だが、言いたいのはそういうことではないのだ。もっと根本的に存在する問題で・・・。



「言ったけど、考えてみたらおかしいよ。
付き合うっていっても別にデートをするわけでもないし、キスするわけでもないし、セックス・・・」



最後まで言うことができなかった。朋久が盛大にため息をついたから。
それが何を意味するのかはわからない。
ただ、彼の呆れたような顔は初めて見るものだった。




「洋介くんは僕を試してるの?」



「はい?」

朋久の口から『試す』との言葉が出る。
言いたいことが解らない・・・そう反論しようとしたが、目が笑っていない朋久を前にできるはずがなかった。


「僕がどれだけ我慢してるか・・・解ってないね」

返事する暇も与えられずに、洋介は押し倒された。

「僕は、ずっとこういうことをしたかったんだよ。
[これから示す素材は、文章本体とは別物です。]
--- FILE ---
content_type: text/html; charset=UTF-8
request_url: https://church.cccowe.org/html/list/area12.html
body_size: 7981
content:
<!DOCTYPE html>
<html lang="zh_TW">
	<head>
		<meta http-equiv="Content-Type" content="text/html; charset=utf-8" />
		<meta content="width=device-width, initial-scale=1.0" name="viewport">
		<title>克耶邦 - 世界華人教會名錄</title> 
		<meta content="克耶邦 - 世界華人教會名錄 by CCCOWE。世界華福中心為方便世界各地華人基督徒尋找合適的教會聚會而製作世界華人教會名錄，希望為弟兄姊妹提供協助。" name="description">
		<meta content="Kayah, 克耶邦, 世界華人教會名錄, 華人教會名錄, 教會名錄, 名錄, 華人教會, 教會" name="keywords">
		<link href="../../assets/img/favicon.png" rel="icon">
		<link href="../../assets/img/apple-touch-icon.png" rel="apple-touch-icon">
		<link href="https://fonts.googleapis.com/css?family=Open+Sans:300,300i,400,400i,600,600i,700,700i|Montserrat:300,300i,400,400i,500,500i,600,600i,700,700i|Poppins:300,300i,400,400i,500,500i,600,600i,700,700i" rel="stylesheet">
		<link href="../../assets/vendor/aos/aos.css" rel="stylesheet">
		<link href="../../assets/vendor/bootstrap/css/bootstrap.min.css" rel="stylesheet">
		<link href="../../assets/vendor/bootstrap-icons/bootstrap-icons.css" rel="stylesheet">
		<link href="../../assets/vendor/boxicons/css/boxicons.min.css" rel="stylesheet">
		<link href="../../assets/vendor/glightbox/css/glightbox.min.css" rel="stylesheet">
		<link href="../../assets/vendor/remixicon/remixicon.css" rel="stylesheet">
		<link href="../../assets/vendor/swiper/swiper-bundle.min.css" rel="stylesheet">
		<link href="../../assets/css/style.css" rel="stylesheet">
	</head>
本当は色々と君のこと、心の中で妄想してたんだ。
まぁ、いきなりこんなことをしてもただの『変態のお兄さん』だからね。
下手に手を出して嫌われるのも怖いし、『優しいお兄さん』ということで君にいろいろアピールしてきたつもりだったんだけど・・・はぁ、やっぱり洋介くんには伝わってなかったか・・・」


急に悲しげな顔をされ、洋介はあることに気づく。
朋久は洋介に自分の気持ちが伝わっていないと思っている。
つまり、朋久の告白を真に受けていないと思っているのだろう。
それでも付き合うことを持ちかけた洋介のことをどう思っているのだろうか。
ある意味断るよりも失礼なことをしたのではないか。


「おまけにこっちが口滑らせちゃって、内心びくびくしていたときも『付き合ってみる?』なんて気軽に言ってくるし。
洋介くんが男の子と付き合っているのなんか見たことないわけで、これが現実だなんて思えるわけがないでしょうが・・・」


口から出てくるのは、恨みごとか。痛いところを突かれて洋介には返す言葉が思いつかない。
朋久もしばらく何か考え込んでいたようだが、しばらく言いたい放題言ったせいか、すっきりしたようだ。
勝手に納得した様子を見せる朋久。